Logistic Regression for Classification: Concept, Sigmoid Function, Cost Function, and Implementation

Complete guide to logistic regression for binary classification, including the sigmoid function, hypothesis model, cost function, decision boundary, gradient descent, and practical machine learning implementation.

Written by Hitesh Sahu, a passionate developer and blogger.

Fri Feb 27 2026

Share This on

← Previous

Polynomial Regression

Logistic Regression for Classification: Concept, Sigmoid Function, Cost Function, and Implementation

📊 Logistic Regression Advanced Concepts

Logistic regression is fundamentally a probabilistic classification model optimized using cross-entropy loss.

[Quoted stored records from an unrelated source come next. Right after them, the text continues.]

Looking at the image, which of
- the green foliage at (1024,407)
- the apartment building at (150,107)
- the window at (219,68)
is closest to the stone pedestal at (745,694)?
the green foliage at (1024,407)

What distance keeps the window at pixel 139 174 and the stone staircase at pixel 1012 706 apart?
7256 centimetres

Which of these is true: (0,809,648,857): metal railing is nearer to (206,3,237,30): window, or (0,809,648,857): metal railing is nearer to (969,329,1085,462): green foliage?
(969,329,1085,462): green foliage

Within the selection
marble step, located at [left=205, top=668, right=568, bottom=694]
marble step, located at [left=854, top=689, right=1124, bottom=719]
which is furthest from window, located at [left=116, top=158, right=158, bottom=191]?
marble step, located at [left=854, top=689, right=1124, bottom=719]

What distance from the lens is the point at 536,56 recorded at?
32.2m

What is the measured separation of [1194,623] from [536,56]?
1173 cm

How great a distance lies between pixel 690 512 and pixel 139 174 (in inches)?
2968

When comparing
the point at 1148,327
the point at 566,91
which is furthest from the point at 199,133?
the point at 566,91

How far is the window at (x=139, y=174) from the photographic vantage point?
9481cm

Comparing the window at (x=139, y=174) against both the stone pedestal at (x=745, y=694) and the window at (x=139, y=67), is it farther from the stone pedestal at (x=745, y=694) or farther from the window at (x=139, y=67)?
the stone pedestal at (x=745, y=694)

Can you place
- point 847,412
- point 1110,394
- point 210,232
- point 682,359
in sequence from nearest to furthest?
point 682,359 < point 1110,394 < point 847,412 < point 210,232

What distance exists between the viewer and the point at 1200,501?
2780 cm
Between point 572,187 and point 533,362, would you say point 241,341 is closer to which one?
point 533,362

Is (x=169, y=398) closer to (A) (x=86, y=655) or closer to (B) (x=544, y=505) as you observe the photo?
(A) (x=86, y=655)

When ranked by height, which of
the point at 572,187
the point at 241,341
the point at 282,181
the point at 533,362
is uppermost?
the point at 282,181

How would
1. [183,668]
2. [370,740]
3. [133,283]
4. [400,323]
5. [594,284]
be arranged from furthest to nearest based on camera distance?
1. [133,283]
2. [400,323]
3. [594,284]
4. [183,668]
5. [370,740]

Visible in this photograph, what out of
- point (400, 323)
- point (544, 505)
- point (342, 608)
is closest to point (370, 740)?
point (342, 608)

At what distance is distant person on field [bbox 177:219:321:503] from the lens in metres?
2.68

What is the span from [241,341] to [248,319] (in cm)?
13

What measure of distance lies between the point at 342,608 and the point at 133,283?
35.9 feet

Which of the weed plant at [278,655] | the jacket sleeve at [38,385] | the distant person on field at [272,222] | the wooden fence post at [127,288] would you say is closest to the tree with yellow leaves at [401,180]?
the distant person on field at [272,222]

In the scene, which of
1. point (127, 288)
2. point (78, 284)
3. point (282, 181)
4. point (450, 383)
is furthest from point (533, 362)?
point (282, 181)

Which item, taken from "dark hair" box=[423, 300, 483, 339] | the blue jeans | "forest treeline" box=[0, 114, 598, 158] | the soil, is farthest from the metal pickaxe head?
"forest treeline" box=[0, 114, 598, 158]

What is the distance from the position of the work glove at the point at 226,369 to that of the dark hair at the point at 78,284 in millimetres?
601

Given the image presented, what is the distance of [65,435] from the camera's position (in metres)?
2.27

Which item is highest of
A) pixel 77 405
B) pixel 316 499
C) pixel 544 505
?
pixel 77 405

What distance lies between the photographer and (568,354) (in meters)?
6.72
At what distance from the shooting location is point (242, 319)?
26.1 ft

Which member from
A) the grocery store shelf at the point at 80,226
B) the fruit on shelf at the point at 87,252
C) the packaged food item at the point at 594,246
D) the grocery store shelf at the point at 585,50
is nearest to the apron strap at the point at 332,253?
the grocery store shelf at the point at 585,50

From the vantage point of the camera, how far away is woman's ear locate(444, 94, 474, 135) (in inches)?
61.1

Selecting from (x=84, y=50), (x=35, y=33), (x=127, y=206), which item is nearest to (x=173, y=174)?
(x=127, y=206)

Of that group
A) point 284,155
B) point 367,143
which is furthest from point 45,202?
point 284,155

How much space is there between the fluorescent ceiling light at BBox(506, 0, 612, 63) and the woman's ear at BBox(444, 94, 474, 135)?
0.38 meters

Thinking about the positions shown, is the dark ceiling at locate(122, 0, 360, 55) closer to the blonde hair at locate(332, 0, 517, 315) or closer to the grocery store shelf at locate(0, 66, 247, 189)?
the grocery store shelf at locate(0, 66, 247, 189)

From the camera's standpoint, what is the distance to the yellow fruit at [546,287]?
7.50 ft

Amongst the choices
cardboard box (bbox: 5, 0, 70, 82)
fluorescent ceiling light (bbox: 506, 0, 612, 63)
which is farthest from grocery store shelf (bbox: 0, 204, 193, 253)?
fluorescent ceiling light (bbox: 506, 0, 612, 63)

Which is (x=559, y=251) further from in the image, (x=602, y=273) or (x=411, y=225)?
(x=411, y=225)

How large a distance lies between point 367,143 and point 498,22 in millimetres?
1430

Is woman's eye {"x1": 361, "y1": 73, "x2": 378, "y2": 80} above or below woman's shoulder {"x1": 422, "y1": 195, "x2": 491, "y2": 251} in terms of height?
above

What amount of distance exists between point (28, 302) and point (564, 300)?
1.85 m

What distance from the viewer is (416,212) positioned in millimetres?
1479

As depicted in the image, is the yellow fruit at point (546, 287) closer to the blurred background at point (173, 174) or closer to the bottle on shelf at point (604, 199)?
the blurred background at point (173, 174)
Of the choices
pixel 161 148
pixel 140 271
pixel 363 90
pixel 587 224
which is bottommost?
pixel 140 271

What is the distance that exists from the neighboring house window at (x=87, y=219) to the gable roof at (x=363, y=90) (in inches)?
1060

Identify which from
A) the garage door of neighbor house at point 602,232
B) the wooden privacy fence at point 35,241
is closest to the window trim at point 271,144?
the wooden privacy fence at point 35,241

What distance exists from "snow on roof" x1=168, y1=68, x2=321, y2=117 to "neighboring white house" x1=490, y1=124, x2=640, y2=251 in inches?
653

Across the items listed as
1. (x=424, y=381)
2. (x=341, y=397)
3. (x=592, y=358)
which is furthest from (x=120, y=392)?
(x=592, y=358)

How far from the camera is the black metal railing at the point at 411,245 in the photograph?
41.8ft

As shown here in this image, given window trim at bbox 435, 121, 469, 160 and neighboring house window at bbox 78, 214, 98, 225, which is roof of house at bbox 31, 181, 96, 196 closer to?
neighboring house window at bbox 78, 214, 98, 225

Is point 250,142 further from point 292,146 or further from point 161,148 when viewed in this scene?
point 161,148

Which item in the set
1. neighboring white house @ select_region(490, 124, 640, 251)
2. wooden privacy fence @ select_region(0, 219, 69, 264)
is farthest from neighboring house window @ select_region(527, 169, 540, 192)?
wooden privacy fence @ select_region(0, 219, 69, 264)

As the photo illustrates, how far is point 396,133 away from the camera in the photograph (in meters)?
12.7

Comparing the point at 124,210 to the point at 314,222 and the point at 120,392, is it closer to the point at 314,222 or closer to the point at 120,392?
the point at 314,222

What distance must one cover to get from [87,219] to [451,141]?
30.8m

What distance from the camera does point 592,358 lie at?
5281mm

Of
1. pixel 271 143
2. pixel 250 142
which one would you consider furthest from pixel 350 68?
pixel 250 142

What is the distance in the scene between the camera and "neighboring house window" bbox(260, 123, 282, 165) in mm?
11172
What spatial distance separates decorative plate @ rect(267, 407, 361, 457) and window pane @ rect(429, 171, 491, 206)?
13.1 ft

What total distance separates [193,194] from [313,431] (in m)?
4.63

Derivation of the Sigmoid Function

We want a function with these properties:

Output between 0 and 1
Smooth and differentiable
Monotonically increasing
Interpretable as probability

We start by modeling the log-odds (logit) as linear:

\log\left(\frac{p}{1-p}\right) = \theta^T x

Where:

$p = P(y=1 \mid x)$
$\frac{p}{1-p}$ is the odds
$\log\left(\frac{p}{1-p}\right)$ is the log-odds

Step 1: Remove the logarithm

Exponentiate both sides:

\frac{p}{1-p} = e^{\theta^T x}

Step 2: Solve for $p$

Multiply both sides by $(1-p)$ :

p = (1-p)e^{\theta^T x}

Expand:

p = e^{\theta^T x} - p e^{\theta^T x}

Move terms:

p + p e^{\theta^T x} = e^{\theta^T x}

Factor:

p(1 + e^{\theta^T x}) = e^{\theta^T x}

Solve:

p = \frac{e^{\theta^T x}}{1 + e^{\theta^T x}}

Rewrite:

p = \frac{1}{1 + e^{-\theta^T x}}

Final Result: Sigmoid Function

We model log-odds as linear:
$\log\left(\frac{p}{1-p}\right) = \theta^T x$
This leads to the sigmoid function: $\sigma(z) = \frac{1}{1 + e^{-z}}$

Advanced Optimization for Logistic Regression

Instead of using gradient descent, we can use more advanced optimization algorithms such as:

Conjugate Gradient
BFGS
L-BFGS

These methods are:

Faster
More sophisticated
Often require fewer iterations
Already implemented and highly optimized in libraries

You should not implement them yourself unless you are an expert in numerical optimization.

1. What We Need to Provide

Optimization libraries require a function that returns:

The cost function:
$J(\theta)$
The gradient:
$\frac{\partial}{\partial \theta_j} J(\theta)$

We can return both from one function.

2. Example Cost Function

function [jVal, gradient] = costFunction(theta)

  jVal = ... % code to compute J(theta)

  gradient = ... % code to compute gradient of J(theta)

end

Multiclass Classification: One-vs-All

1. The Problem

Previously, we had:

y \in \{0,1\}

Now suppose we have multiple classes:

y \in \{0,1,2,\dots,n\}

This is called multiclass classification.

One-vs-All Strategy

We solve the problem by turning it into multiple binary classification problems.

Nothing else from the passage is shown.